**WHAT TO PRODUCE:**
Repeat the listing exactly, minus the pictures.

**DATASET SECTION:**
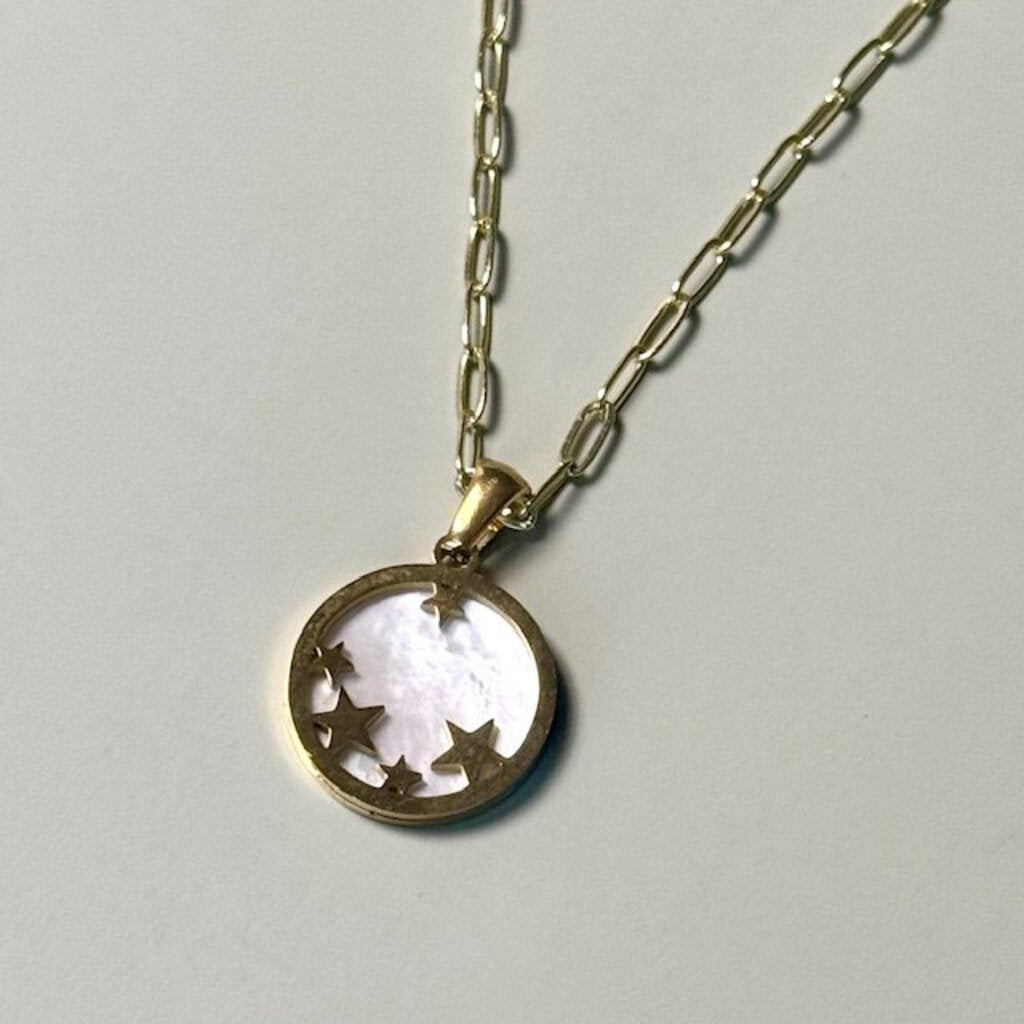 Properly Kate | Starry Night Necklace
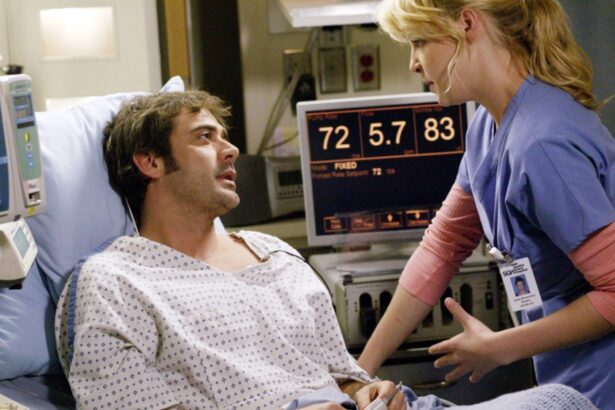 Katherine Heigl, Jeffery Dean Morgan on ‘Grey’s Anatomy ‘Ghost Sex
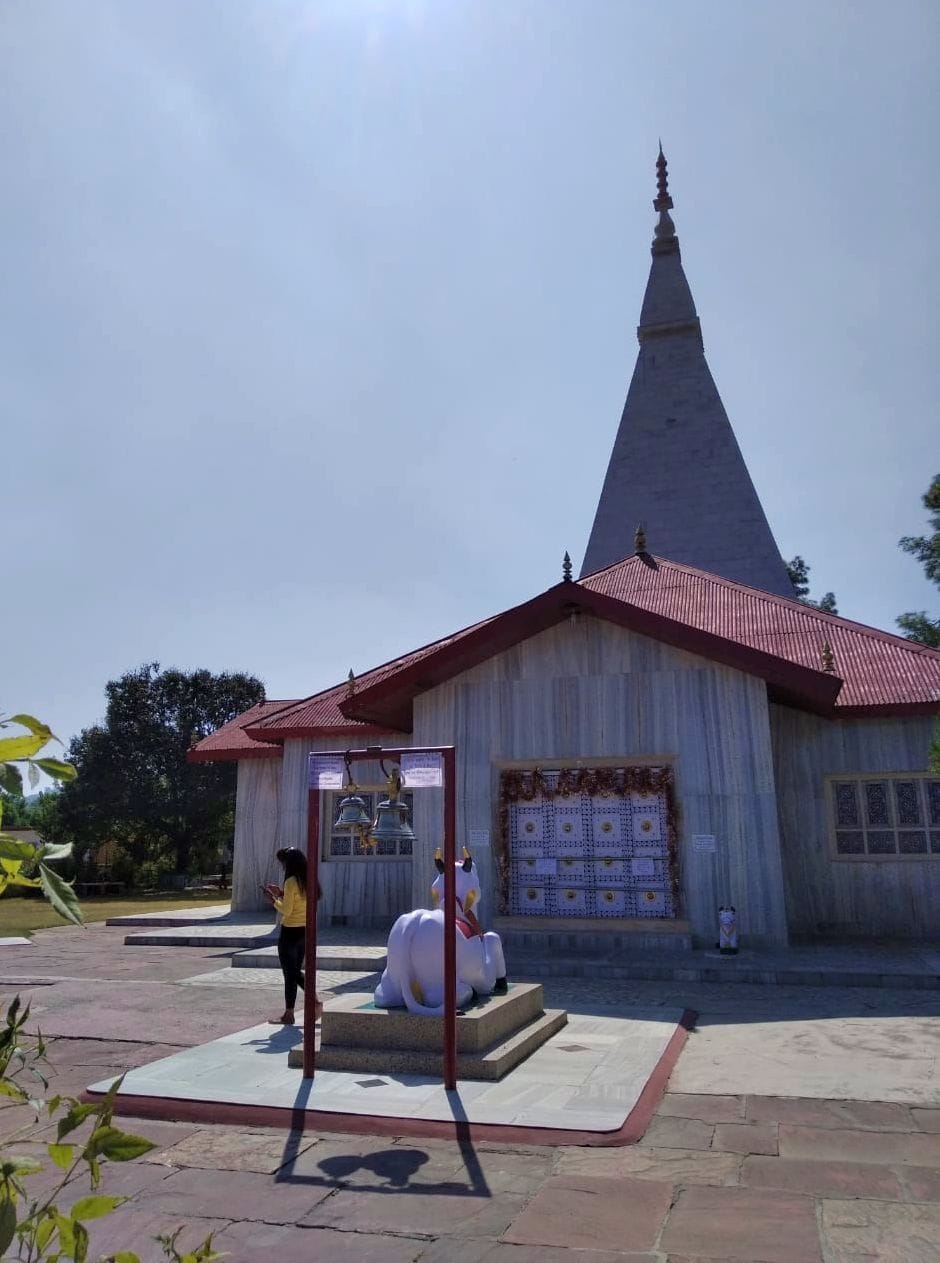 Haidakhan in Ranikhet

**EXERCISE ANSWER:**
 Properly Kate | Starry Night Necklace
 Katherine Heigl, Jeffery Dean Morgan on ‘Grey’s Anatomy ‘Ghost Sex
 Haidakhan in Ranikhet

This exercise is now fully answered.